The data: Begin

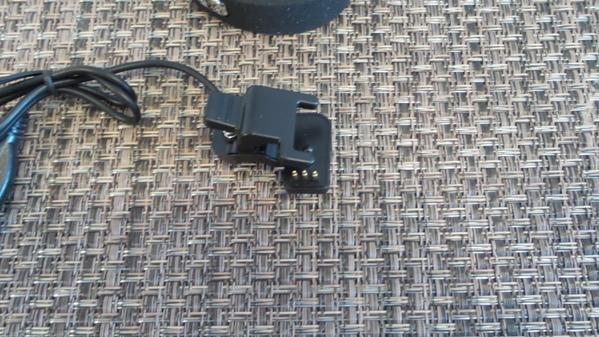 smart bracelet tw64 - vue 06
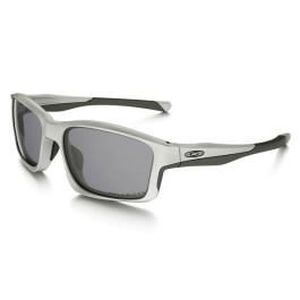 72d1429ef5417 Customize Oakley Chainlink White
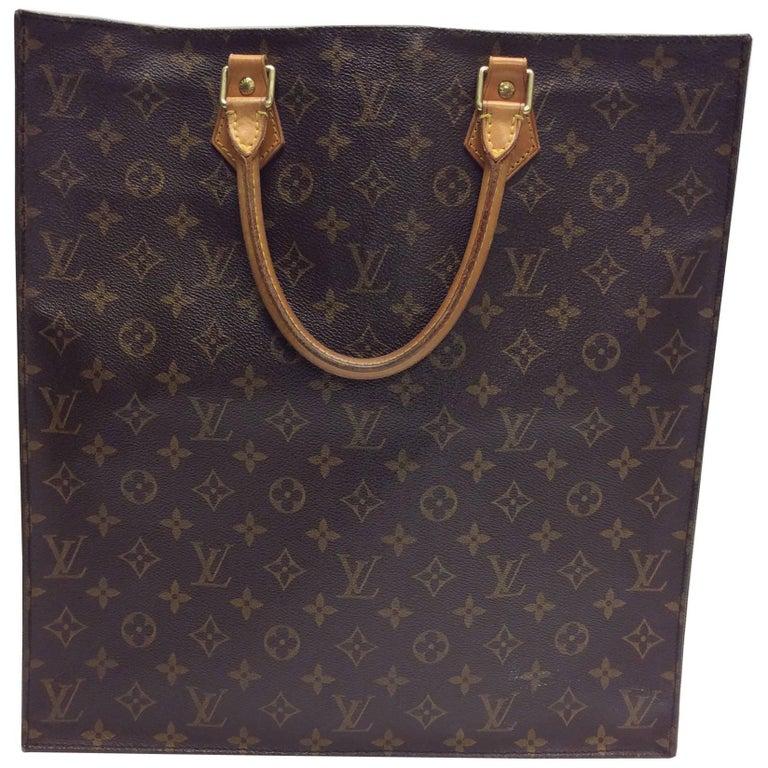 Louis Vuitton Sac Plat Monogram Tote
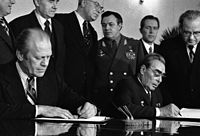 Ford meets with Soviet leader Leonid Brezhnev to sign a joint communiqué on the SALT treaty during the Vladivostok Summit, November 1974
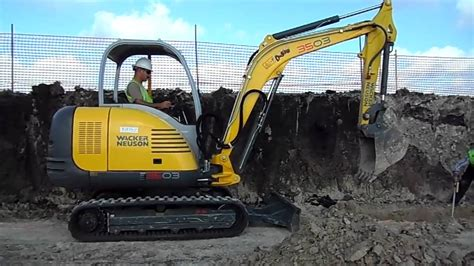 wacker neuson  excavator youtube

The data: End
The data: Begin

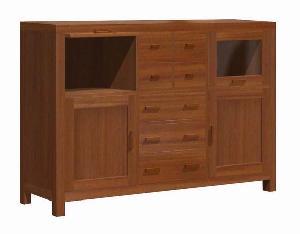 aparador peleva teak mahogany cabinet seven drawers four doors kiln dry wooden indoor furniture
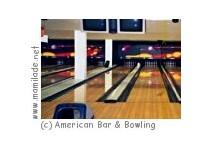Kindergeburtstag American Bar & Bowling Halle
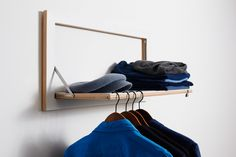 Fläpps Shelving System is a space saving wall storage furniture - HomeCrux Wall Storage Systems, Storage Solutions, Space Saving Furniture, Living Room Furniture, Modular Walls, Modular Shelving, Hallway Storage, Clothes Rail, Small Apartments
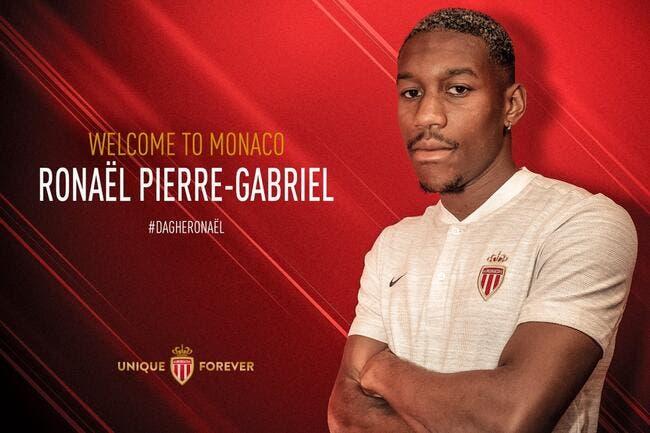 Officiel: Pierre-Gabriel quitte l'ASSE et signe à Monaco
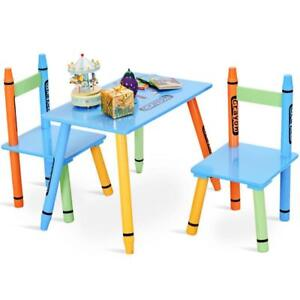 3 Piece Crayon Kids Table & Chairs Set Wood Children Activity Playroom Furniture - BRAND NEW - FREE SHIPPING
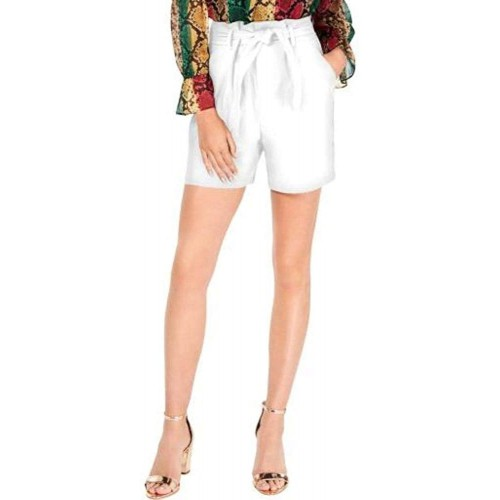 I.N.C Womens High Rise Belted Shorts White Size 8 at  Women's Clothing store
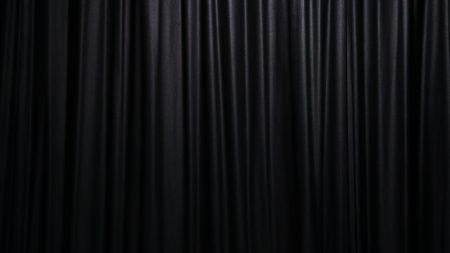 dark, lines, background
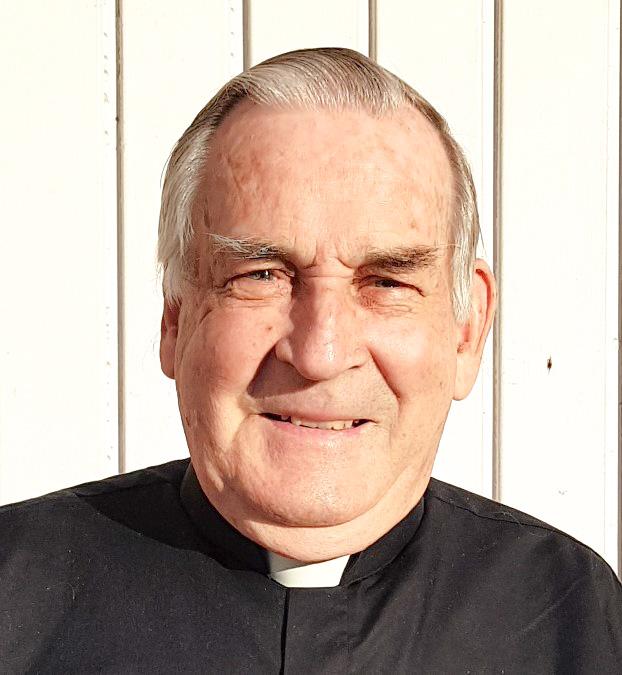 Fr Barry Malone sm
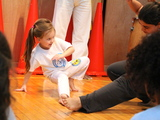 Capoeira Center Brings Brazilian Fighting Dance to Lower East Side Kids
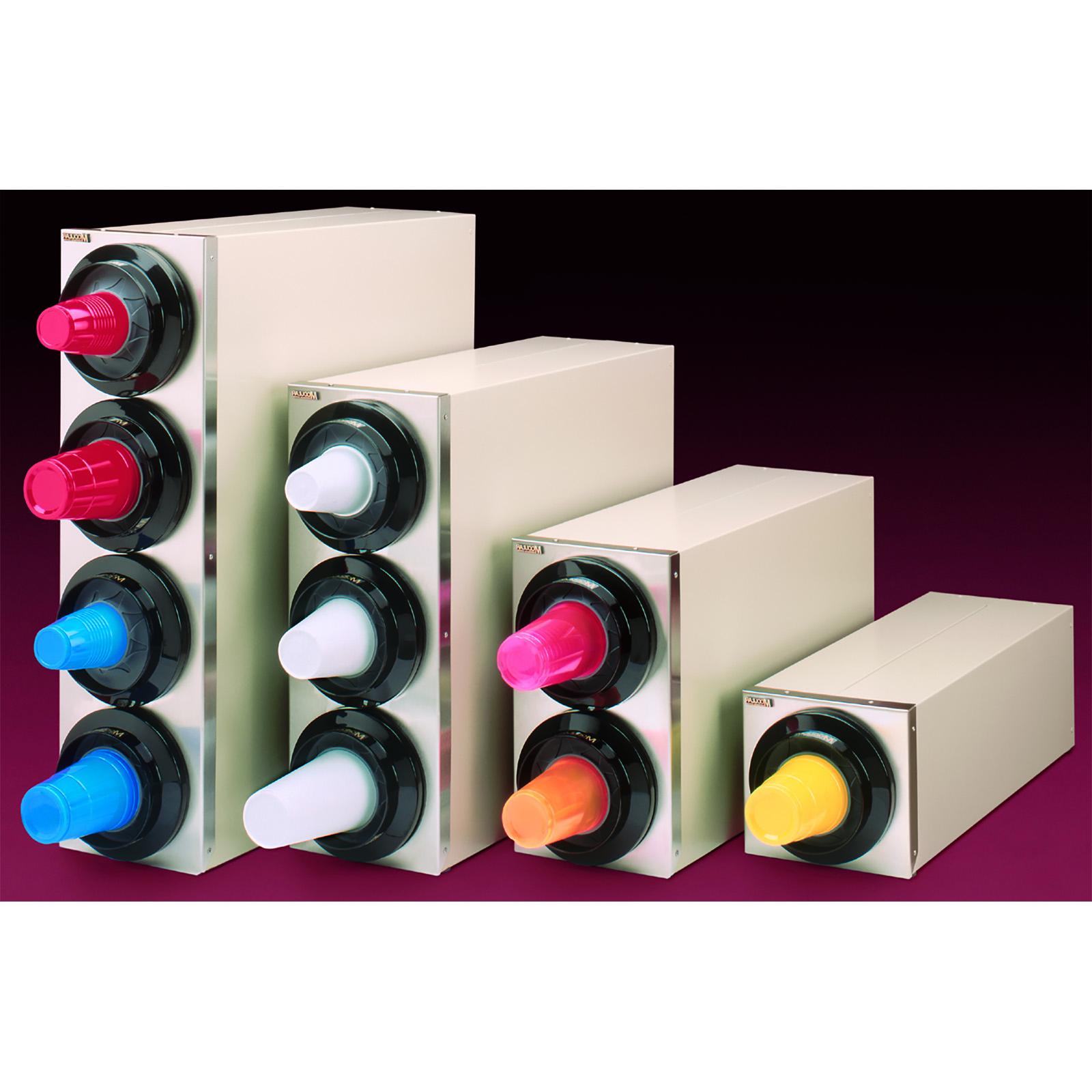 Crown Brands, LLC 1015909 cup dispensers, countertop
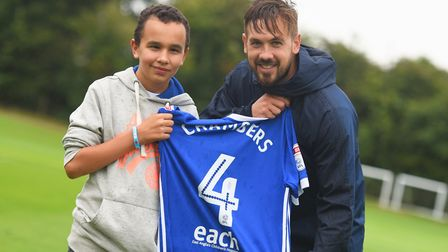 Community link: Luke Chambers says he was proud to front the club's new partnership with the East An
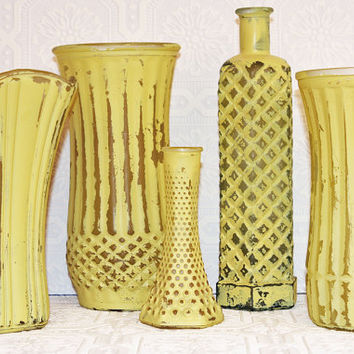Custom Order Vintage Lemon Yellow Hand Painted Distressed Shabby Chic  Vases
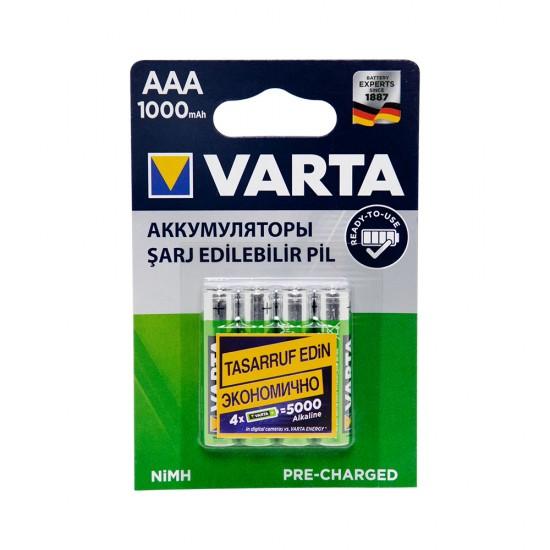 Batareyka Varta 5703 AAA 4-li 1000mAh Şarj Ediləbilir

The data: End
The data: Begin

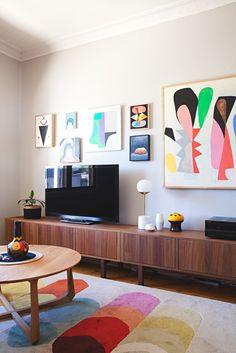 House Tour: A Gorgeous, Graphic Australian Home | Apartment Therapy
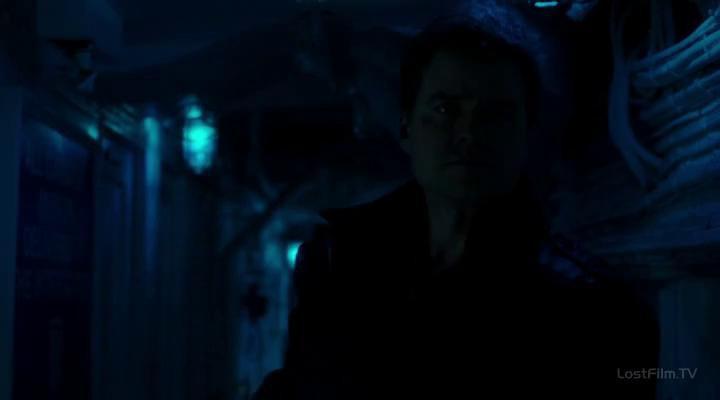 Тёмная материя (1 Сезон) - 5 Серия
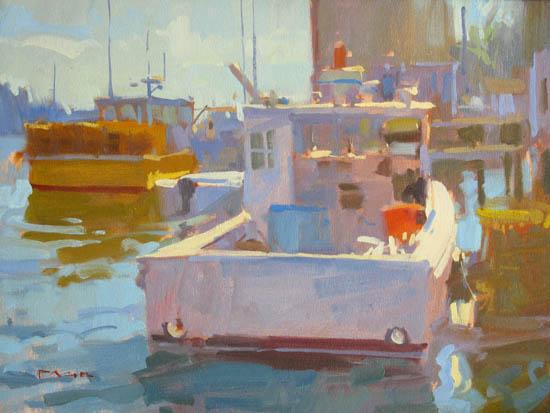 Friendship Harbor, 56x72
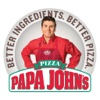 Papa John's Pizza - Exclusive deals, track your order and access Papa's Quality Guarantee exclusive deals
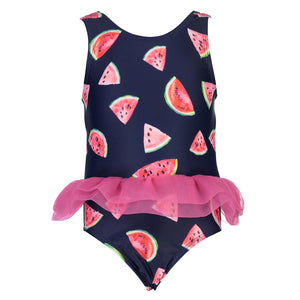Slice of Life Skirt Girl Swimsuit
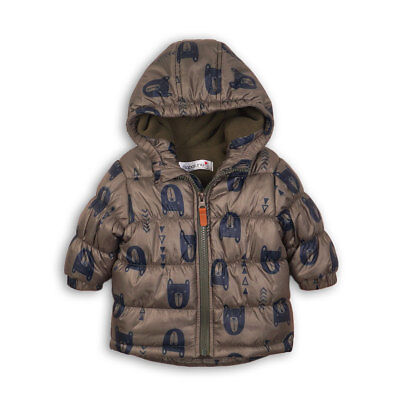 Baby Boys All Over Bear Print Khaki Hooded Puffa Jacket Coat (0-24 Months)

The data: End

* Activity:
Work from the entries above. Set down exactly and only the lines from the line with "I.N.C Womens High" to the line with "Batareyka Varta 5703", both included, and leave the pictures out.

* Expected output:
 I.N.C Womens High Rise Belted Shorts White Size 8 at  Women's Clothing store
 dark, lines, background
 Fr Barry Malone sm
 Capoeira Center Brings Brazilian Fighting Dance to Lower East Side Kids
 Crown Brands, LLC 1015909 cup dispensers, countertop
 Community link: Luke Chambers says he was proud to front the club's new partnership with the East An
Custom Order Vintage Lemon Yellow Hand Painted Distressed Shabby Chic  Vases
 Batareyka Varta 5703 AAA 4-li 1000mAh Şarj Ediləbilir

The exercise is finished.